Selasa, 26 Juni 2012

Will You Marry Me? - Part 5

Strategi kedua. Sabtu, jam 19.15


“Udah deh, Pris. Gue masih nggak enak nih sama peristiwa Selasa kemarin. Masa sih kita mau ngerjain dia lagi?” Ify terus aja protes saat Prissy mendandaninya dengan dandanan yang amat sangat urakan dan norak.

“Lo tenang aja deh, Fy, ini strategi kedua sekaligus ketiga dan terakhir. Kalo dia berhasil melewati strategi ini, berarti dia benar-benar cinta mati sama lo. Setelah itu, gue nggak ikut campur lagi.”

“Iya, tapi dengan dandanan kayak gini ke bioskop? Bareng temen-temen Rio pula. Yang bener aja dong, Pris.”

“Iya, Pris, kayaknya lo kali ini keterlaluan deh. Tanpa hal seperti ini pun gue yakin kok, Rio tuh serius sama Ify,” Alvin ikut berkomentar.

Prissy mengerutkan dahi. “Oh ya?

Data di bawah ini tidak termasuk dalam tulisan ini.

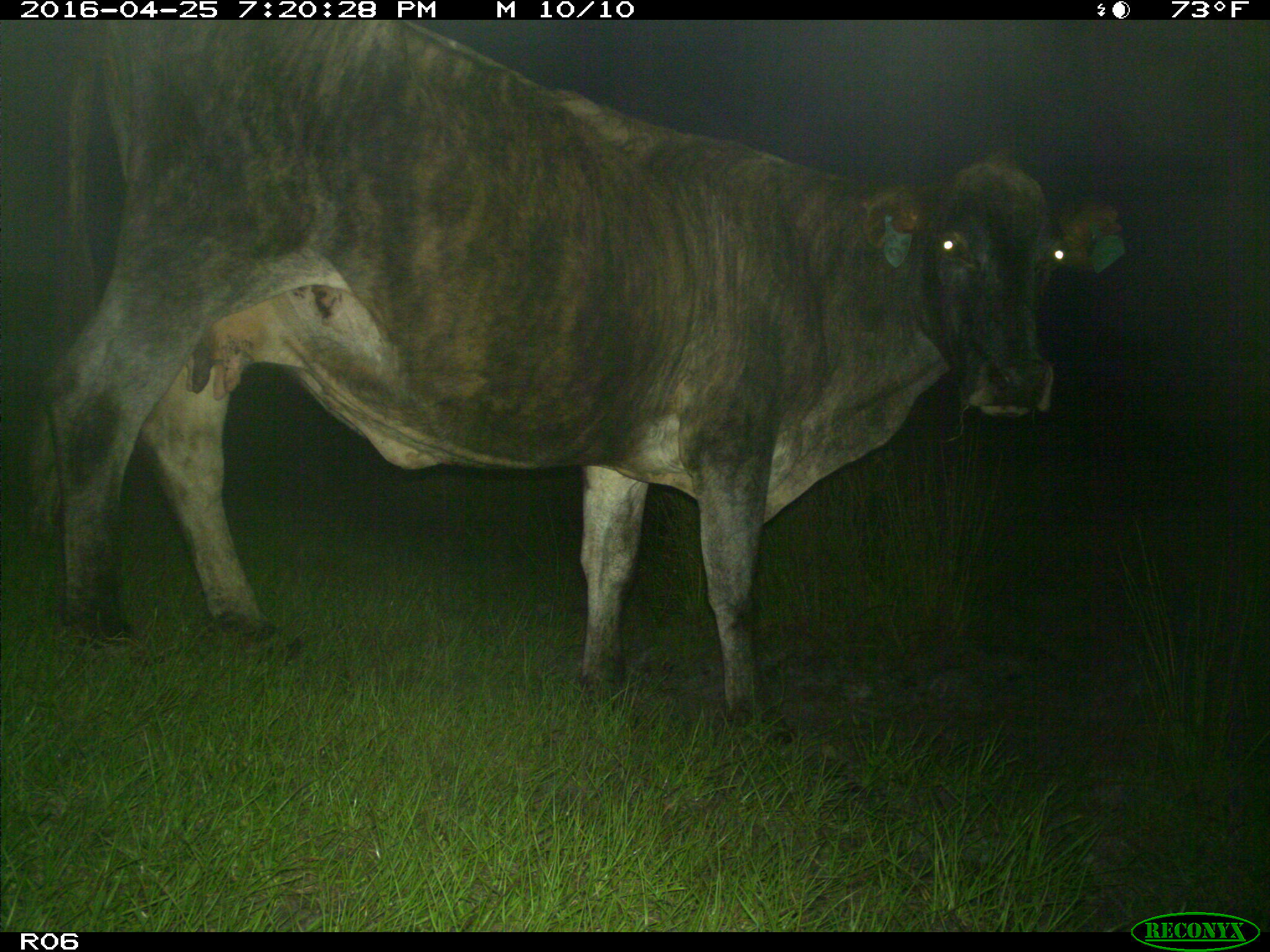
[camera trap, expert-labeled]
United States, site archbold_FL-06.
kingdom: Animalia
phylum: Chordata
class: Mammalia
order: Artiodactyla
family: Bovidae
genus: Bos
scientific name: Bos taurus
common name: domestic cow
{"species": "Bos taurus (domestic cow)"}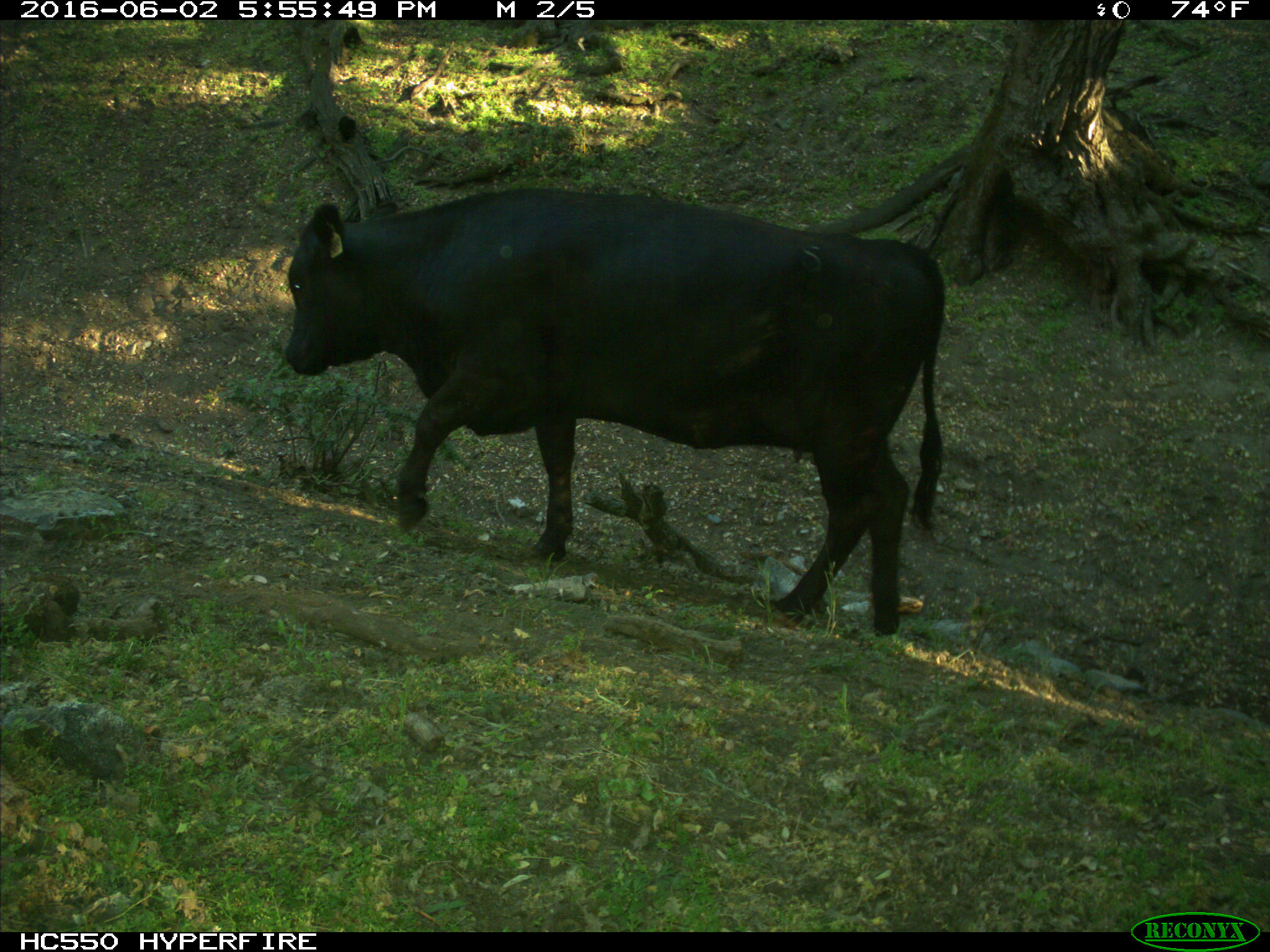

Dari mana lo tahu? Tatapannya? Naif banget sih lo, Vin.”

“Bukan, tapi dari kata-katanya. Asal lo tahu, waktu kita di mal Selasa kemarin, Rio bilang ke gue...

“’Lo tahu nggak, Vin, gue akan lakukan apa pun untuk membuat bidadari gue tetap tersenyum. Berapa pun uang yang harus gue keluarkan, sebesar apa pun pengorbanan yang diminta untuk mewujudkannya akan gue lakukan...’

“Kalo lo jadi gue, apa lo nggak bakal percaya, Pris?”

Prissy sempat melongo mendengar penjelasan Alvin. Sebenarnya, tanpa Alvin menceritakan itu pun, Prissy sudah percaya Rio serius. “Gue tahu, tapi please, sekali ini aja... setelah itu akan gue serahkan sobat gue ke dia kalo emang terbukti dia cinta mati sama Ify.” Alvin tersenyum mendengarnya. Dia tahu banget, Prissy yang anak tunggal sangat menyayangi Ify seperti adiknya sendiri, dan dia nggak bakal menyerahkan adiknya ke sembarang orang.

Ify seperti berperang dengan hatinya sendiri. Sejak peristiwa di mal itu... Sejak Rio menyanjungnya dengan kata bidadari... Sejak itu perasaannya pada Rio mulai berubah. Ify mulai membuka hatinya dan membiarkan Rio membelai-belai hati itu dengan kasih sayangnya yang tak pernah pupus.

Terus Alvin mengatakan hal yang baik tentang Rio, lagi. Rasanya semua kebencian dan keraguan sirna begitu saja. Tapi ada satu yang masih mengganjal hati Ify, Apakah semua ini akan abadi selamanya? Apakah Rio bisa menerima dirinya bagaimanapun rupanya? Apakah Rio nggak malu memperkenalkannya kepada teman-temannya? Untuk itulah Ify harus rela didandani supernorak oleh Prissy.

Kalo lo lulus malam ini, Tuan Kurang Ajar, gue akan serahkan hati gue ke elo sepenuhnya.



@@@@@



19.20


Rio menjemput Ify di rumah Prissy.

“Eh... hai, Yo. Mau berangkat? Oke, gue panggilin pasangan lo ya. Ify...!” teriak Prissy.

Ify muncul. Rok mini yang dikenakannya membuatnya nggak nyaman. Ditambah tank top dan jaket jeans belel plus sisiran awut-awutan. Pokoknya dandanan Gotik yang seru punya. Rio memerhatikannya sejenak.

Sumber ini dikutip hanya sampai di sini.